Data rows »

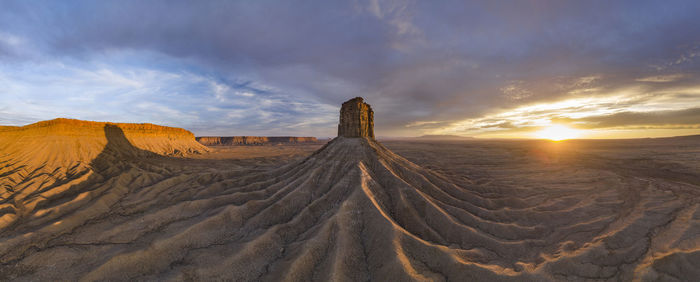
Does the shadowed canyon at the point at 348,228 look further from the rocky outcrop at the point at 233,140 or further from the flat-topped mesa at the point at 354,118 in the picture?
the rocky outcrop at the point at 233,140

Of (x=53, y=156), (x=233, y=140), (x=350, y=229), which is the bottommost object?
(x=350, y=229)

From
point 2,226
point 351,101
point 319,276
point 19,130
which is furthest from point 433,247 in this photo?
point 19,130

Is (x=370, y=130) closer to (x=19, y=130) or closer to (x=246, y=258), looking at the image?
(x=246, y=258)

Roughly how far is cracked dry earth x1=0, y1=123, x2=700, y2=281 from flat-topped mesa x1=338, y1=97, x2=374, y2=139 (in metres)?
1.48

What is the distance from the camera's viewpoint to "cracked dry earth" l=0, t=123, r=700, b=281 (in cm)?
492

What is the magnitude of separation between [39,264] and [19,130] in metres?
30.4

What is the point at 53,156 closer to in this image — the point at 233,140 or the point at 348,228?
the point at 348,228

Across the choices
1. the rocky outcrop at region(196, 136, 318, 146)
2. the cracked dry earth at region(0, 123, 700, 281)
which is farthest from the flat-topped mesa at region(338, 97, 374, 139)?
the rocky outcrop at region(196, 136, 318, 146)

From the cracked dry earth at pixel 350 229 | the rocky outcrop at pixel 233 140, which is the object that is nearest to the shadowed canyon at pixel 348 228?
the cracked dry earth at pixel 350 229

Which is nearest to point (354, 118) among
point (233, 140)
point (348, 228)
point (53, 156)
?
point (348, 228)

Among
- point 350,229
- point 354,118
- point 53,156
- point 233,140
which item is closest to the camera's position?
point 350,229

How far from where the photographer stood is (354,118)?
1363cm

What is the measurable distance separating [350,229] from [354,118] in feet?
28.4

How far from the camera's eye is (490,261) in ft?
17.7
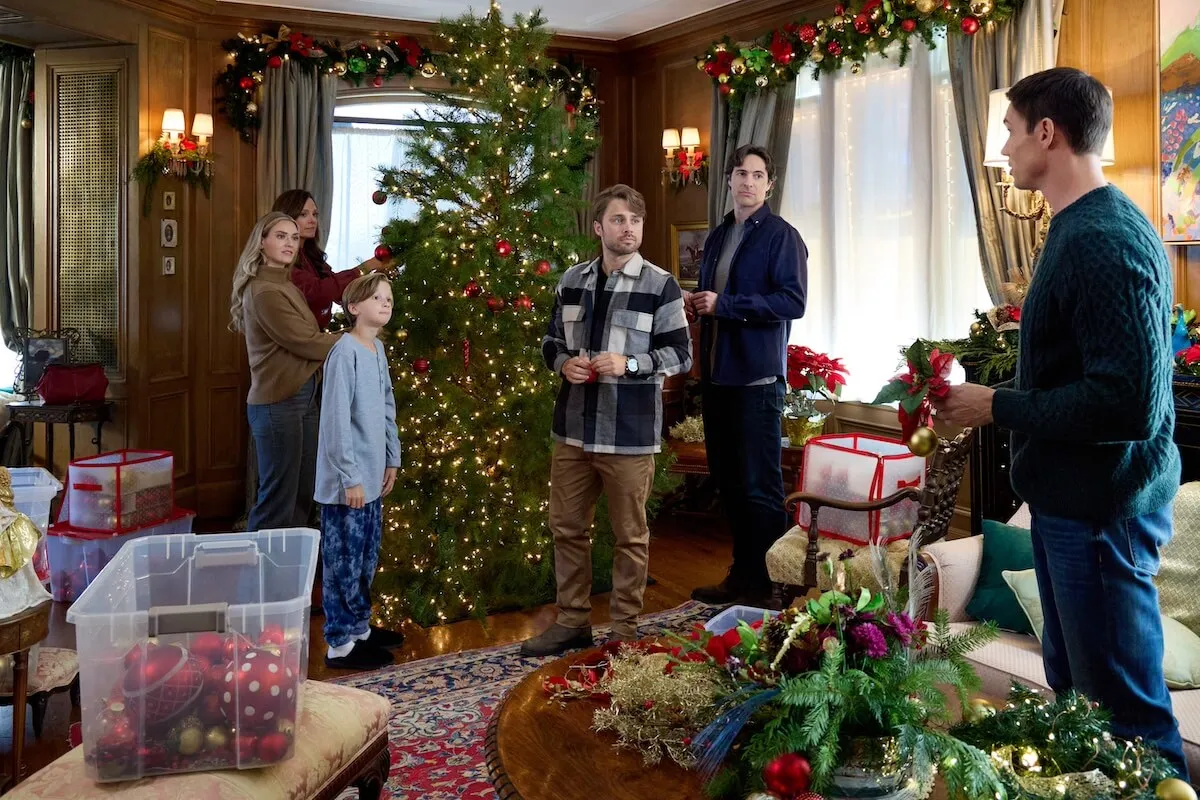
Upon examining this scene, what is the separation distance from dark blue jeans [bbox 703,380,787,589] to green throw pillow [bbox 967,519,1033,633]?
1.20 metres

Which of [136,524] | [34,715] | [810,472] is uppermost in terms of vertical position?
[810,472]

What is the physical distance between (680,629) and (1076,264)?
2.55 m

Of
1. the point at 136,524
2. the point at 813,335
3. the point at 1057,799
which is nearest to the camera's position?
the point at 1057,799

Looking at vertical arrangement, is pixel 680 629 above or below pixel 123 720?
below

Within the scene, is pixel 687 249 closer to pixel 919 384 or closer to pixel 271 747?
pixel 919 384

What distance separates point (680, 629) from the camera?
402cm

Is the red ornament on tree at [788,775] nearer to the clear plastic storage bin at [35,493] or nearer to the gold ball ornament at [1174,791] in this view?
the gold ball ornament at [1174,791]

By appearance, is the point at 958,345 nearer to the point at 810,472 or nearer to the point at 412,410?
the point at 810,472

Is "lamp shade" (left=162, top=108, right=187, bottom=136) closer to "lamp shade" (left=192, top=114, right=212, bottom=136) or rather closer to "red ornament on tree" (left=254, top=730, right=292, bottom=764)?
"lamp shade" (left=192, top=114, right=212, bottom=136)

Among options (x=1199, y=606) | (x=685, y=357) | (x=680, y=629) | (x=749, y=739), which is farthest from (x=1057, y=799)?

Prompt »
Please extract exactly, and only, the lines from the line containing "By appearance, is" through the last line of the records.

Answer to this task »
By appearance, is the point at 958,345 nearer to the point at 810,472 or nearer to the point at 412,410?
the point at 810,472

Is "lamp shade" (left=162, top=108, right=187, bottom=136) closer to "lamp shade" (left=192, top=114, right=212, bottom=136) or rather closer to "red ornament on tree" (left=254, top=730, right=292, bottom=764)?
"lamp shade" (left=192, top=114, right=212, bottom=136)

Among options (x=1199, y=606) | (x=685, y=357) | (x=680, y=629) | (x=749, y=739), which is farthest from (x=1057, y=799)?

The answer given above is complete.